EXTRACT:
==================================================
Archeologists described the recent news from Santa Fe as jaw-dropping. We expect that when the definitive report on the Siberian boy's 24,000 year-old genome appears in the journal Nature, where it is at press, their hair may fall out. At any rate, the European origins of Indians is going to be a game changer not only in genetics, but anthropology, archeology, government and, perhaps most significantly, in the self-awareness of millions of Americans who count Native Americans among their ancestors.
Our standard world migration map had the story right years ago.
==================================================
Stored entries
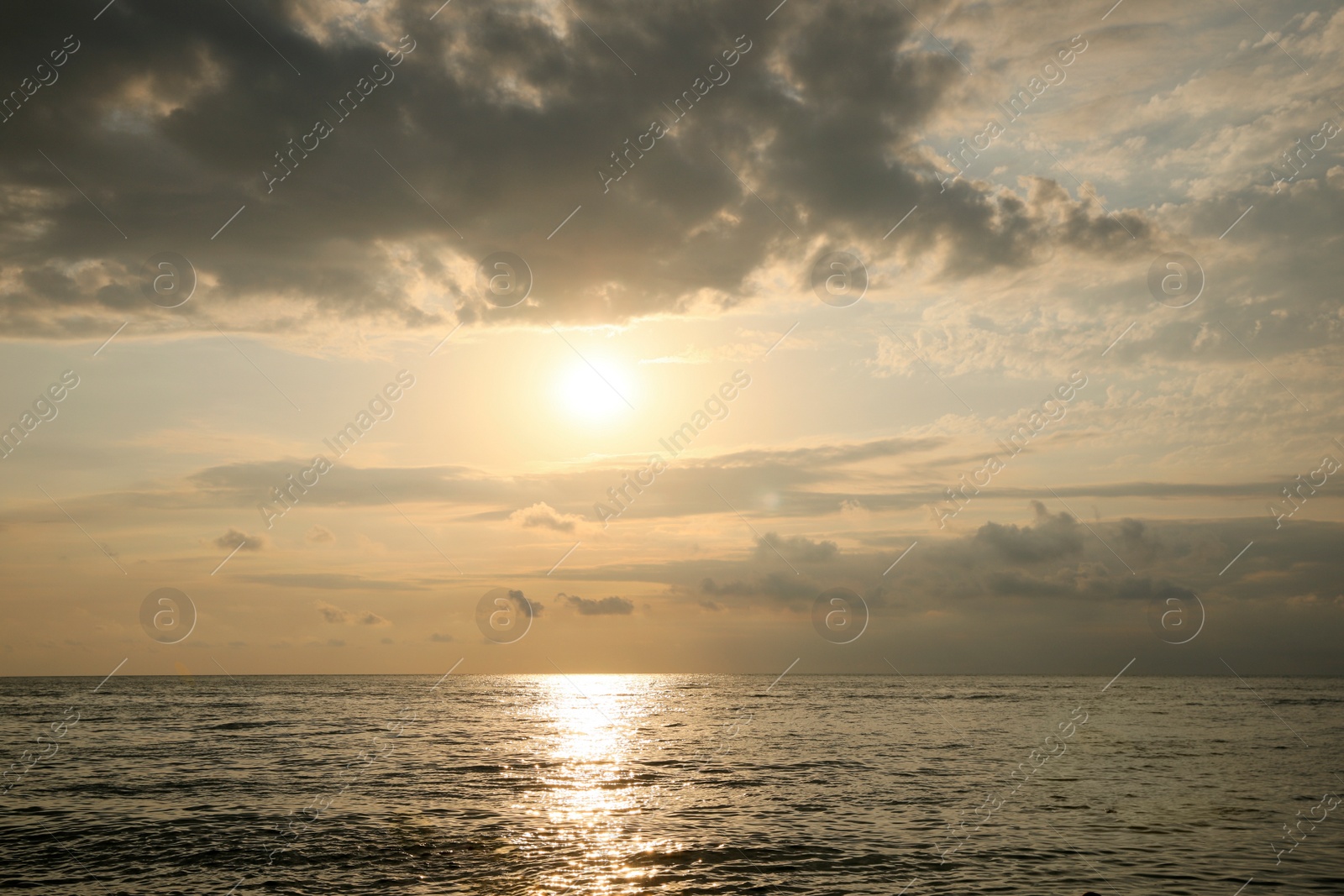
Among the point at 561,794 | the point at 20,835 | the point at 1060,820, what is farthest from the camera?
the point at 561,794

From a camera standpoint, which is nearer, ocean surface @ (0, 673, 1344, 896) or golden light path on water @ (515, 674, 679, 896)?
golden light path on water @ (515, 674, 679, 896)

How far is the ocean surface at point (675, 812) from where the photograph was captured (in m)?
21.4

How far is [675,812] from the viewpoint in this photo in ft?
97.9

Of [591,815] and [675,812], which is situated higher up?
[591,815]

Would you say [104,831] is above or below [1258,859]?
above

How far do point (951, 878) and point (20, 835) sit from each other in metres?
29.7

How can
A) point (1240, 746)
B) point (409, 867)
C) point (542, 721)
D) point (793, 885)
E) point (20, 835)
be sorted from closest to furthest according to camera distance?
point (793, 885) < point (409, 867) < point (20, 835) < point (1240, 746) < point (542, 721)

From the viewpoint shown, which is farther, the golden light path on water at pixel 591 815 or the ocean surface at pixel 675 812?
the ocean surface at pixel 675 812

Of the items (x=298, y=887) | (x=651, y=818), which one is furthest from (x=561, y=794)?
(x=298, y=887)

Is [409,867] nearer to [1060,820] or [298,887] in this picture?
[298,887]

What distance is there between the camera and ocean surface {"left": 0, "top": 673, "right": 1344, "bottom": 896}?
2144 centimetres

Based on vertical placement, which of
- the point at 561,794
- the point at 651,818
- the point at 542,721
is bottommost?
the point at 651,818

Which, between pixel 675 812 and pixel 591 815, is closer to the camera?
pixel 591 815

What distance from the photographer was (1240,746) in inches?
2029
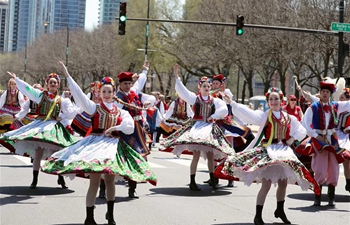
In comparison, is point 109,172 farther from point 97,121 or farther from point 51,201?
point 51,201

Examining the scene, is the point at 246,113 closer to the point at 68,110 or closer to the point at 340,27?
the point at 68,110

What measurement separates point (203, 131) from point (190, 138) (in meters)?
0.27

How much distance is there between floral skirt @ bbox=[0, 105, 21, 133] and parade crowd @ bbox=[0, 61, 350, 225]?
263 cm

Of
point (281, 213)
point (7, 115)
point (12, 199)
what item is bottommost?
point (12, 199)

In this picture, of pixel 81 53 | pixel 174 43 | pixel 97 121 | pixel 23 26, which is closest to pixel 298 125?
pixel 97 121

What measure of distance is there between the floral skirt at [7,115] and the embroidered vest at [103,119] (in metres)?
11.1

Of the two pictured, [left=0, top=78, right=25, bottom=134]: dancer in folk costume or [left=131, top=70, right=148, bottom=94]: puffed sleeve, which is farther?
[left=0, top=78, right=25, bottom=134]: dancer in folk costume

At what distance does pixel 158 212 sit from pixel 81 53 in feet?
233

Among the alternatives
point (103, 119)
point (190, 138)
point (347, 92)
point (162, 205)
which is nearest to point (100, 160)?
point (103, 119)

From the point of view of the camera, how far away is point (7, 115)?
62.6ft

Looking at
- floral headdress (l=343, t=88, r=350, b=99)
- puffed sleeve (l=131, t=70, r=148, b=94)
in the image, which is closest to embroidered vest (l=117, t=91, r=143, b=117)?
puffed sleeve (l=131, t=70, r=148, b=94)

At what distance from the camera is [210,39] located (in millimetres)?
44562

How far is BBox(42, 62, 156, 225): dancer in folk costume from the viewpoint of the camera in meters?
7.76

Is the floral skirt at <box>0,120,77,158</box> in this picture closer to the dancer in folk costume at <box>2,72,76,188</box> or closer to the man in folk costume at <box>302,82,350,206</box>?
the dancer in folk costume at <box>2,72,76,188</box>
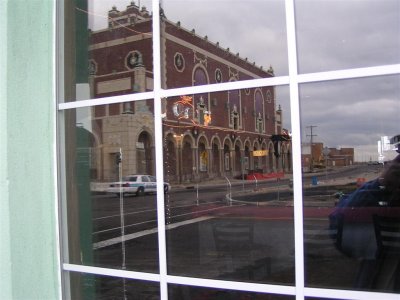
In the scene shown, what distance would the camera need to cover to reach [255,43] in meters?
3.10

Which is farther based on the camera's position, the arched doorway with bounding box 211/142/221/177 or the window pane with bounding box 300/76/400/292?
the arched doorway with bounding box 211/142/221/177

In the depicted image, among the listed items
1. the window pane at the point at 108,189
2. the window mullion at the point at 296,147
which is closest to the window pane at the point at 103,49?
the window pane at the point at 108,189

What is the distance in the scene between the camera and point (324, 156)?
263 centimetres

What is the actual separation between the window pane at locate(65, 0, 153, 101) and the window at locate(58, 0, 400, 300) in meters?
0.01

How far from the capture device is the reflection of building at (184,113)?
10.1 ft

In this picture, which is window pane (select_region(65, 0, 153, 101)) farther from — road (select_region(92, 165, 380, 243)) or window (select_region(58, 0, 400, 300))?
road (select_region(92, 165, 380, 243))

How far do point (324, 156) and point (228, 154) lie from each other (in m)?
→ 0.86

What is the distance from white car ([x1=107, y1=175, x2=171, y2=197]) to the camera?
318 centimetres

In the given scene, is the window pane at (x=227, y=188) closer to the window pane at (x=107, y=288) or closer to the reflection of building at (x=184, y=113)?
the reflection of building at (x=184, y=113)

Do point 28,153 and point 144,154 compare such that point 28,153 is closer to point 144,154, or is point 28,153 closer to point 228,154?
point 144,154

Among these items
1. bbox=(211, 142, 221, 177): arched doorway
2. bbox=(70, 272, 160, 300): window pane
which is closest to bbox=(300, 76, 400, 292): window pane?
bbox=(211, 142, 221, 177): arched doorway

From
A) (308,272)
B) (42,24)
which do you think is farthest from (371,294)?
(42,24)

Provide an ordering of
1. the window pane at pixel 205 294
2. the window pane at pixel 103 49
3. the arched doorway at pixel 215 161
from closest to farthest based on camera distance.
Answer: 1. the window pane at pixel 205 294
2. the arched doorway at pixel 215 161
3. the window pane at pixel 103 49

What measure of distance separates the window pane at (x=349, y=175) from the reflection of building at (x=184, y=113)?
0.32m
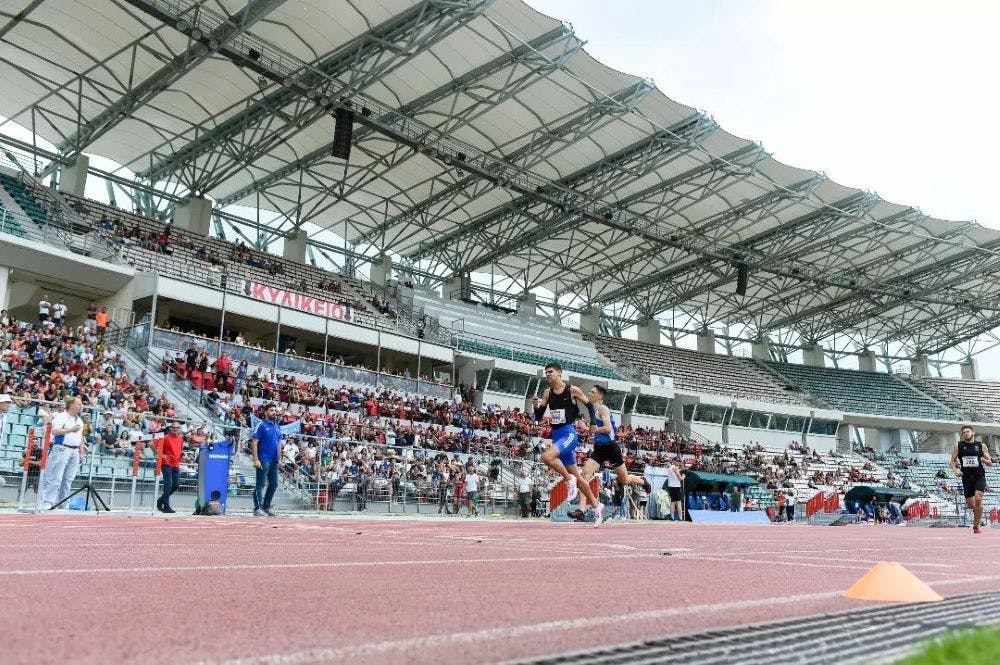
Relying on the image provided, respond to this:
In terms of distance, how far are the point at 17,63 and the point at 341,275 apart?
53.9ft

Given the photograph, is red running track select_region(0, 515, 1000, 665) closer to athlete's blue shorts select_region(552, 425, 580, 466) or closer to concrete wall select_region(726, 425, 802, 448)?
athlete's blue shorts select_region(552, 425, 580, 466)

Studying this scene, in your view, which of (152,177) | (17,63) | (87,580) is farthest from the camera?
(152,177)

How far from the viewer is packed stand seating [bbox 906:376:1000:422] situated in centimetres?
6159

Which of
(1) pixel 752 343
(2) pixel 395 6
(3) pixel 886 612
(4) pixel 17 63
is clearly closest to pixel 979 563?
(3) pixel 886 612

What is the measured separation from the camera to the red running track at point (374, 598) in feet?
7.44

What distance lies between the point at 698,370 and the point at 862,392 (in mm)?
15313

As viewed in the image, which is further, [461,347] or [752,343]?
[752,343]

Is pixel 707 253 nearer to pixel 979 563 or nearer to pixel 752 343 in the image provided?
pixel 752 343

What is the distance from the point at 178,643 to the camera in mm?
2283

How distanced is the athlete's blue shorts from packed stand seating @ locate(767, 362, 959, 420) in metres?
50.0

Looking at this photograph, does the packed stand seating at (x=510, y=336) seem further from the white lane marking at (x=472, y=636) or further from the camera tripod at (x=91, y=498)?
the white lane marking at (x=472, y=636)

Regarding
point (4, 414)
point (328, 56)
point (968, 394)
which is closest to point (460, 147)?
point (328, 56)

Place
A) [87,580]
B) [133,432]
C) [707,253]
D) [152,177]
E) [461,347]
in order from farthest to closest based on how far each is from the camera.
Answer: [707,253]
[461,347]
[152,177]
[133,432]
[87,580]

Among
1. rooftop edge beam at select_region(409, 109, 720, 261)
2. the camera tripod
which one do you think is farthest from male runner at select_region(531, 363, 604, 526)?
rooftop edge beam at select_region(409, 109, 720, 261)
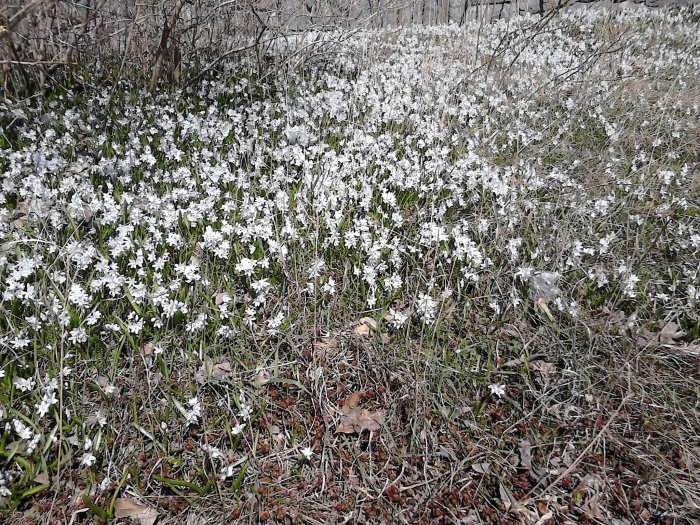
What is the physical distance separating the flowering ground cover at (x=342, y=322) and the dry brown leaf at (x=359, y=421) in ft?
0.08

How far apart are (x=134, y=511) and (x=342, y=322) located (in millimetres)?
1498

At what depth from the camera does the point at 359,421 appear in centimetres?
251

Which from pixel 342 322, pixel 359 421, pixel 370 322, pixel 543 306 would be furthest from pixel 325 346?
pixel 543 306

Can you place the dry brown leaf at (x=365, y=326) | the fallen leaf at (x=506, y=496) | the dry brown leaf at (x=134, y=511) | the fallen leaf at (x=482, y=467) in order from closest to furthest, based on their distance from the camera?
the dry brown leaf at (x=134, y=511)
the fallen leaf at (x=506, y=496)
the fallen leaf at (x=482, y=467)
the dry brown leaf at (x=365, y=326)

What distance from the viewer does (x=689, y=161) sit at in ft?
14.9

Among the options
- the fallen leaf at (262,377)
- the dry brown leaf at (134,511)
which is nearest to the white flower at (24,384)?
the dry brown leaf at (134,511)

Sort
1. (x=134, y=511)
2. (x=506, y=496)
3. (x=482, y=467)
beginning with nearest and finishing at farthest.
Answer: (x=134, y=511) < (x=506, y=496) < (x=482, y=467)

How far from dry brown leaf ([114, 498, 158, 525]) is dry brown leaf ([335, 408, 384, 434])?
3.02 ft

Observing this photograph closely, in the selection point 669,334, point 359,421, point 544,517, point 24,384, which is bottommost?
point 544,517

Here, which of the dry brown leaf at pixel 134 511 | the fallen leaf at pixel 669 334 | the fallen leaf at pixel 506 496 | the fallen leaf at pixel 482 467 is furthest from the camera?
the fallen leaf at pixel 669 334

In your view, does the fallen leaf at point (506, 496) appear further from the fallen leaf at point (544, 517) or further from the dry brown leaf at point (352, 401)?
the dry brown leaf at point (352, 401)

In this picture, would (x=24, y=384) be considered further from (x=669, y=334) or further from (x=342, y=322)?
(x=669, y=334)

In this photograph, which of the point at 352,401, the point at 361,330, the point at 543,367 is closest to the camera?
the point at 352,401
==================================================
PARTS OF THE EXERCISE:
1 – List every area in which the extract about the Siberian boy's genome says the European origins of Indians will be a game changer.
2 – According to the extract about the Siberian boy's genome, in which journal is the definitive report at press?
Rely only on the extract about the Siberian boy's genome.

EXPECTED OUTPUTS:
1 –
- Genetics
- Anthropology
- Archeology
- Government
- The self-awareness of millions of Americans who count Native Americans among their ancestors

2 – Nature